"The Buckaroo of the Badlands" is a 1992 Scrooge McDuck comic by Don Rosa. It's the third of the original 12 chapters in the series The Life and Times of Scrooge McDuck. The story takes place in 1882.

The story was first published in the Danish Anders And & Co. #1992-45; the first American publication was in Uncle Scrooge #287, in August 1994.

Plot 
Fifteen-year-old Teenager Scrooge is traveling to the American West by train. During a conversation with a man who owns some square eggs, the train is robbed by Jesse James and his gang. Scrooge fights them, but falls off the train himself. He comes across some cowboys led by Murdo MacKenzie, transporting cattle and joins them, receiving his own horse, which he names after his sister Hortense, since they have the same bad temper.

DATA SHOWN -

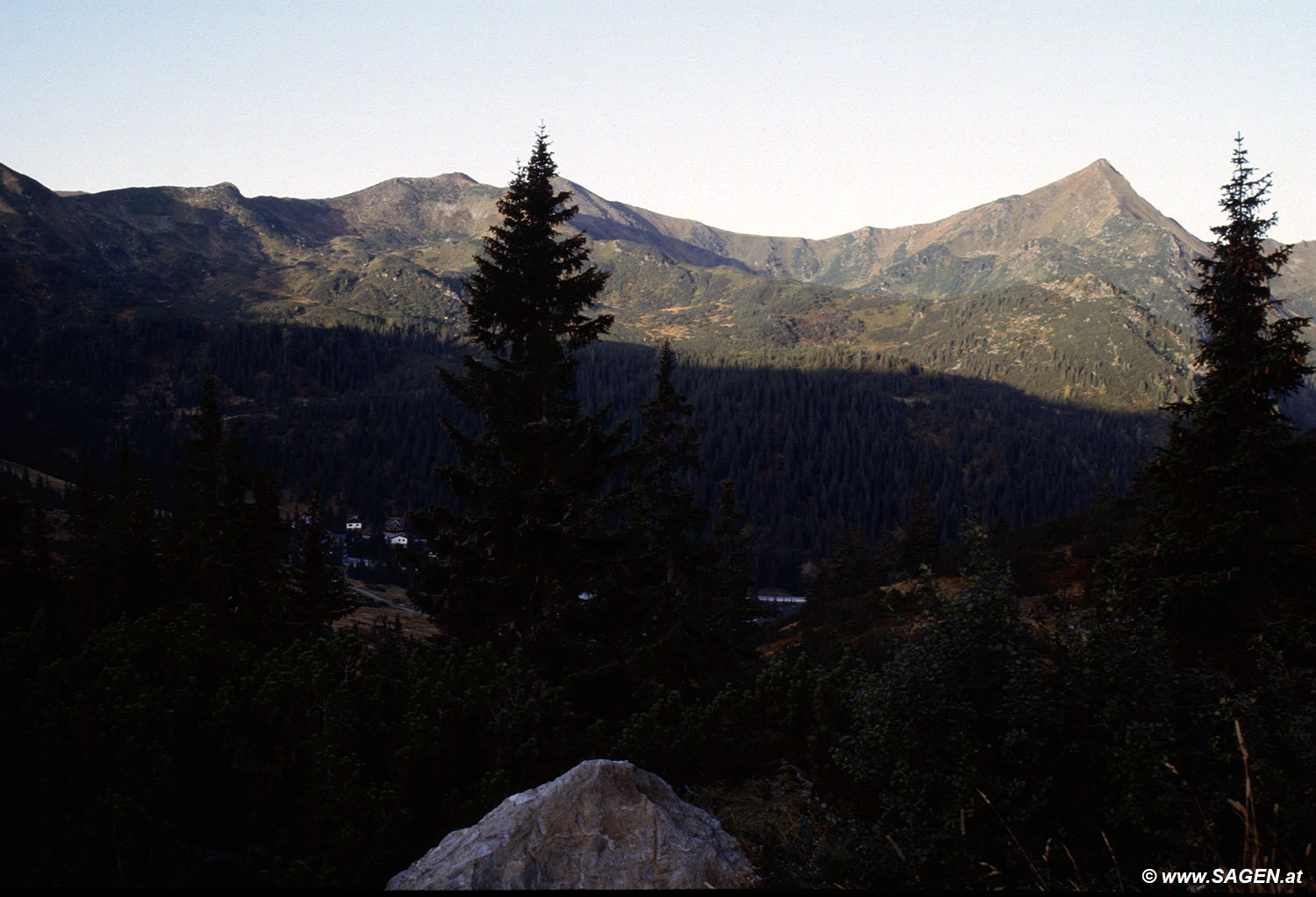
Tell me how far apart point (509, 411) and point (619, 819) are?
9.66 metres

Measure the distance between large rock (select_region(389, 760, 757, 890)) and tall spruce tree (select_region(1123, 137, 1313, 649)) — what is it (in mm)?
10992

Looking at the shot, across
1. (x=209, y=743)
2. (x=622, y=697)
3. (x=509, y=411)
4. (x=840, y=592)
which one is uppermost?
(x=509, y=411)

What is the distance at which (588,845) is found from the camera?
16.9ft

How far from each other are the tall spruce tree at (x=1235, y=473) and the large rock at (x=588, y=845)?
11.0 metres

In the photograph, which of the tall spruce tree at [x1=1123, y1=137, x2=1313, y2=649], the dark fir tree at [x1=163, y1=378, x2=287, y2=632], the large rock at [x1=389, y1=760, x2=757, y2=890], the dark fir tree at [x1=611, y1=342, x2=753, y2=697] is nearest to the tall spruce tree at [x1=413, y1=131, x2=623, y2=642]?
the dark fir tree at [x1=611, y1=342, x2=753, y2=697]

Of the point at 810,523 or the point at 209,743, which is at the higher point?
the point at 209,743

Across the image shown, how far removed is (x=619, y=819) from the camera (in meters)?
5.39

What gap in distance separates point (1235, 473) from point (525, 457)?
42.7 feet

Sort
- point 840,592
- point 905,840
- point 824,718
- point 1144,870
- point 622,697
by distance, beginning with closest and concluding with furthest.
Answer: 1. point 1144,870
2. point 905,840
3. point 824,718
4. point 622,697
5. point 840,592

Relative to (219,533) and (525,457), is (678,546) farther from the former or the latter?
(219,533)

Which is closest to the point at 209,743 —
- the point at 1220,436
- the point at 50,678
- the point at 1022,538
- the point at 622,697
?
the point at 50,678

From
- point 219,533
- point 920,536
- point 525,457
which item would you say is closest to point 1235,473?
point 525,457

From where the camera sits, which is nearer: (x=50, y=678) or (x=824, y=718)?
(x=50, y=678)

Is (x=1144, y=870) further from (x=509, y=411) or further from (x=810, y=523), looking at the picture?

PARTS OF THE EXERCISE -
(a) Quote the listing word for word, starting with the line that contains "Measure the distance" and going on through the last line of the listing.
(b) Extend the text about the Scrooge McDuck comic "The Buckaroo of the Badlands," picking up after its final sentence.

ANSWERS TO THE PROBLEMS -
(a)
Measure the distance between large rock (select_region(389, 760, 757, 890)) and tall spruce tree (select_region(1123, 137, 1313, 649)) — what is it (in mm)?
10992

Looking at the shot, across
1. (x=209, y=743)
2. (x=622, y=697)
3. (x=509, y=411)
4. (x=840, y=592)
which one is uppermost?
(x=509, y=411)

What is the distance at which (588,845) is found from the camera?
16.9ft

How far from each other are the tall spruce tree at (x=1235, y=473) and the large rock at (x=588, y=845)?
11.0 metres

In the photograph, which of the tall spruce tree at [x1=1123, y1=137, x2=1313, y2=649], the dark fir tree at [x1=163, y1=378, x2=287, y2=632], the large rock at [x1=389, y1=760, x2=757, y2=890], the dark fir tree at [x1=611, y1=342, x2=753, y2=697] is nearest to the tall spruce tree at [x1=413, y1=131, x2=623, y2=642]?
the dark fir tree at [x1=611, y1=342, x2=753, y2=697]

Of the point at 810,523 or the point at 209,743, which is at the higher point?
the point at 209,743

Across the image shown, how far removed is (x=619, y=819) from the camera (in meters)?
5.39

What gap in distance separates point (1235, 473) from point (525, 457)?
42.7 feet

Sort
- point 840,592
- point 905,840
- point 824,718
- point 1144,870
- point 622,697
by distance, beginning with closest and concluding with furthest.
Answer: 1. point 1144,870
2. point 905,840
3. point 824,718
4. point 622,697
5. point 840,592

Relative to (219,533) and (525,457), is (678,546) farther from the former or the latter?
(219,533)

Which is closest to the point at 209,743 —
- the point at 1220,436
- the point at 50,678
- the point at 1022,538
- the point at 622,697
?
the point at 50,678

From
- point 219,533
- point 920,536
- point 525,457
which item would you say is closest to point 1235,473?
point 525,457

From where the camera sits, which is nearer: (x=50, y=678) or (x=824, y=718)?
(x=50, y=678)

Is (x=1144, y=870) further from (x=509, y=411) or further from (x=810, y=523), looking at the picture?

(b)
He is placed in charge of security of a prize-winning bull, which is then stolen by the McViper brothers. Scrooge follows them to the badlands, where he meets Theodore Roosevelt who tells Scrooge about the satisfaction of earning wealth instead of simply inheriting it. They successfully rescue the bull and return it. Scrooge is then employed by MacKenzie as a cowboy on his farm.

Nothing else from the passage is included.